(DOCUMENT TEXT)
■ ■ ■ ■
Labor-machine substitution in agriculture
Today, February 25, 2024, there’s a lively online discussion about Indonesia’s increasingly high food prices. Some people are comparing rice prices abroad vs. in Indonesia, asking why other countries can keep prices low. The answer, of course, is that abroad (at least in Western countries) rice can be imported freely without government intervention. The follow-up question: if we’re an agrarian country, how can domestic production be more expensive than imports? There are many answers to this, and they’ve been addressed elsewhere – for instance in this CIPS publication or Arianto Patunru’s blog. Excellent reads, both of them.
This post is related but focuses specifically on farmer numbers and productivity. Why? Because I’m currently teaching international economics and this is a perfect illustration of factor substitution as described in the Heckscher-Ohlin (HO) model. In Indonesia, there are many farmers but little farmland. Indonesia imports soybeans from the US, even though the US has even fewer farmers than Indonesia.
TLDR: This ultimately comes down to a discussion of labor intensity vs. capital intensity in agriculture, where in the US, machinery plays a far greater role than labor, while Indonesia is the opposite. For those who want to understand how economists analyze factor intensity, see the appendix at the bottom.
■ ■ ■ ■
(GIVEN MATERIAL)
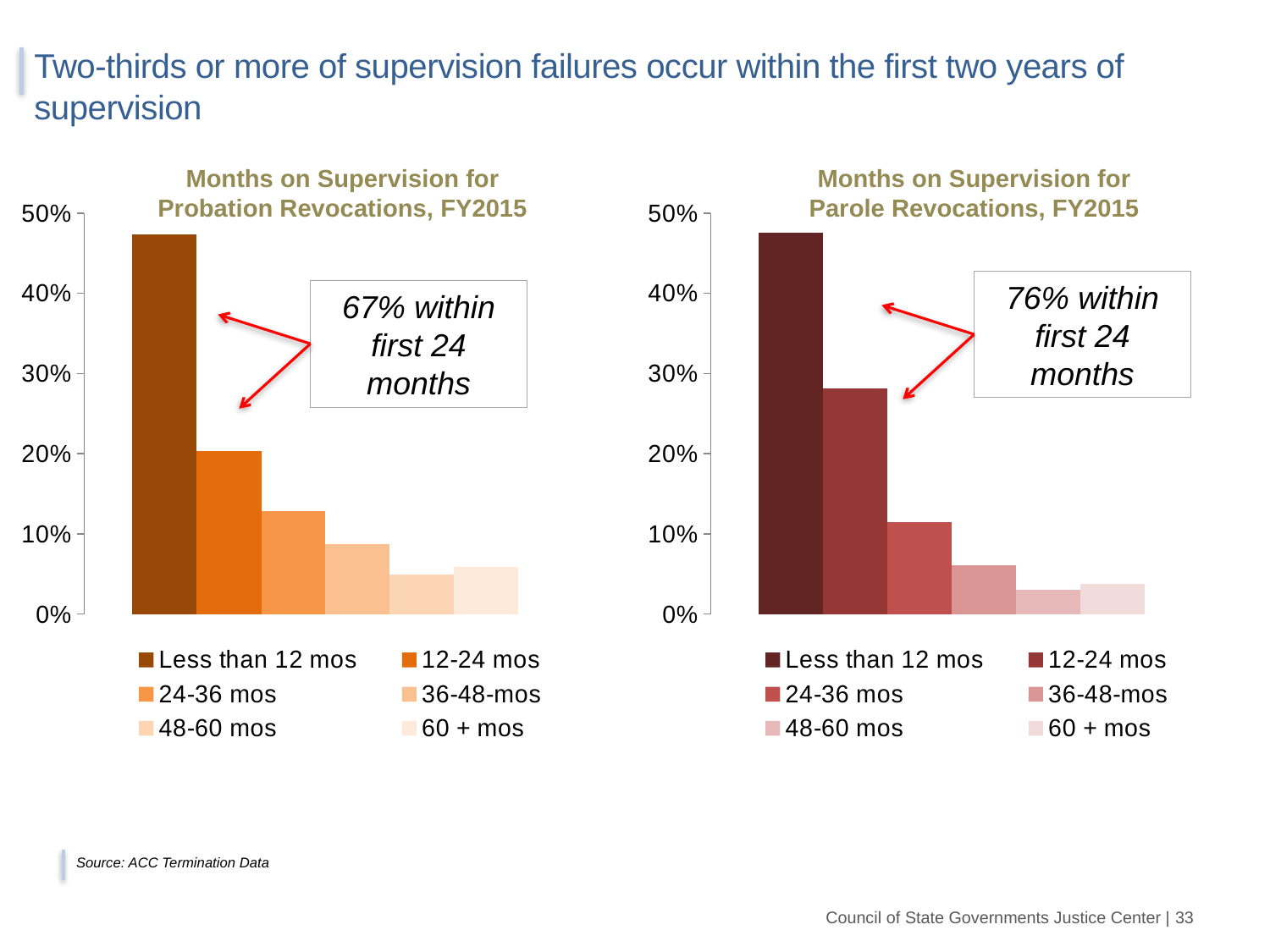
According to the annotation on the 'Months on Supervision for Probation Revocations, FY2015' chart, what share of probation revocations occur within the first 24 months? 67% In the 'Months on Supervision for Parole Revocations, FY2015' chart, is the value for 36-48-mos greater or less than 10%? less How many bars are plotted in the 'Months on Supervision for Probation Revocations, FY2015' chart? 6 What kind of chart is the 'Months on Supervision for Probation Revocations, FY2015' chart? bar chart In the 'Months on Supervision for Parole Revocations, FY2015' chart, is the value for 12-24 mos greater or less than 20%? greater In the 'Months on Supervision for Probation Revocations, FY2015' chart, which is larger: the value for 12-24 mos or the value for 24-36 mos? 12-24 mos In the 'Months on Supervision for Probation Revocations, FY2015' chart, is the value for 12-24 mos greater or less than 30%? less According to the annotation on the 'Months on Supervision for Parole Revocations, FY2015' chart, what share of parole revocations occur within the first 24 months? 76% In the 'Months on Supervision for Probation Revocations, FY2015' chart, which category has the highest value? Less than 12 mos How many categories does the legend of the 'Months on Supervision for Parole Revocations, FY2015' chart list? 6 In the 'Months on Supervision for Parole Revocations, FY2015' chart, which category has the highest value? Less than 12 mos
■ ■ ■ ■
(WHAT THE TASK REQUIRES) In the post on labor-machine substitution in agriculture, which trade model does the author say the farmer-numbers example illustrates?

(RESULT FOR THIS TASK) The Heckscher-Ohlin (HO) model